The importance of requirements in the process of designing correct systems is being increasingly recognized. In the last years, several formalisms for describing requirements have been developed and made their way into the design process.
PSL has been proposed as a means to write specifications that are both easy to read and mathematically precise; it integrates temporal operators and regular expressions, and allows for the representation of the full class of omega-regular languages.
RAT (Requirements Analysis Tool) is a tool supporting a methodology to pinpoint defects in a set of requirements specifying the expected behavior of the new system.
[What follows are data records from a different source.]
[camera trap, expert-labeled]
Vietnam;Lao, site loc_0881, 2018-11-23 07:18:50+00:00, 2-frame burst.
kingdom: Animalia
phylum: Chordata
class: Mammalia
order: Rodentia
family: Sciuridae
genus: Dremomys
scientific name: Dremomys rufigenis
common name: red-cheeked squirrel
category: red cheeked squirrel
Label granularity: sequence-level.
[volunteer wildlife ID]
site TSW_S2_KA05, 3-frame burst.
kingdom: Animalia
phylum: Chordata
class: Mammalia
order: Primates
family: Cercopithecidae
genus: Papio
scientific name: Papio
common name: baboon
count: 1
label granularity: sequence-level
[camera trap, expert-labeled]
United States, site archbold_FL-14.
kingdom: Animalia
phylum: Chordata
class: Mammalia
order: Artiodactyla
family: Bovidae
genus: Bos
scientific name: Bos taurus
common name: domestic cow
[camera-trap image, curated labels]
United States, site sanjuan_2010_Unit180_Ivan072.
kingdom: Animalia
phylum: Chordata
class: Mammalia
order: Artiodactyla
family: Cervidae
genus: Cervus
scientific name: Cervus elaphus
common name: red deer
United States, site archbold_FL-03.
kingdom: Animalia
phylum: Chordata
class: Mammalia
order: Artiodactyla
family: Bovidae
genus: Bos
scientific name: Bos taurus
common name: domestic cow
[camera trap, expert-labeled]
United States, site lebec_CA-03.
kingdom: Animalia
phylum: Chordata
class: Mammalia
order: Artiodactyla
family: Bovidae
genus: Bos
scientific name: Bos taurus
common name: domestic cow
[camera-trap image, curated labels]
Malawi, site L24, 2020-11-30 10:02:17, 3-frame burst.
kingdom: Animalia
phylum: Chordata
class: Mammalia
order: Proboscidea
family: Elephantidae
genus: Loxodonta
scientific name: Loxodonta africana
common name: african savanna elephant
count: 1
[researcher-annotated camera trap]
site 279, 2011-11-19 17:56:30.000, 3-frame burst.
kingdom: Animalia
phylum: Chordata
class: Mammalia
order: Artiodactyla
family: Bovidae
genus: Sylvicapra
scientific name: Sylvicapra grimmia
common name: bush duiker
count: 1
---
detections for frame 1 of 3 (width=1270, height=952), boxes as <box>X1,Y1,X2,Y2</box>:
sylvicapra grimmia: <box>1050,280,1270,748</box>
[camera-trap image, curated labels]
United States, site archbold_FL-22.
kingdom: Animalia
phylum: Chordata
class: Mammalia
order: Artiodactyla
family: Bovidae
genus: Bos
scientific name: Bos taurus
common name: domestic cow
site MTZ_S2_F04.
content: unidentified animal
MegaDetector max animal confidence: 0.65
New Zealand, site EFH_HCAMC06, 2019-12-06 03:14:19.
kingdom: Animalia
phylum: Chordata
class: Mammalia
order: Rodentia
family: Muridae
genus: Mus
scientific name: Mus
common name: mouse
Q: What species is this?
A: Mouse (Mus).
In particular, given a set of requirements R, expressed as a set of PSL properties, we propose to assess whether they are “strict” enough (i.e. all unexpected behaviors are ruled out) by checking if the set of “assertions” A (i.e. properties that are expected to hold on all the behaviors described by R), is indeed logically entailed by R.
Similarly, we check if our requirements are “permissive” enough (i.e. all interesting behaviors have not been ruled out), by checking if a set P of “possibilities” (i.e. properties that desribe behaviors that we expect R not to rule out) is indeed compatible with R.
RAT allows also to check whether a set of requirements is realizable, that’s if it there exists an implementation that, regardless of the behaviors of the enviroment compatible with the assumption on it, fulfills the guarantee on the behaviors of the system.
Last but not least, the tool provides the user the ability to play with the semantics of PSL properties by allowing the inspection of behaviors compatible with the PSL property itself.
RAT has been developed as a joint work among ES Unit of FBK and the Institute for Software Technology of the Technical University of Graz.
The development of RAT was made possible under the PROSYD project, founded by a generous grant of the European Commission, Information Society Technologies under contract 507219.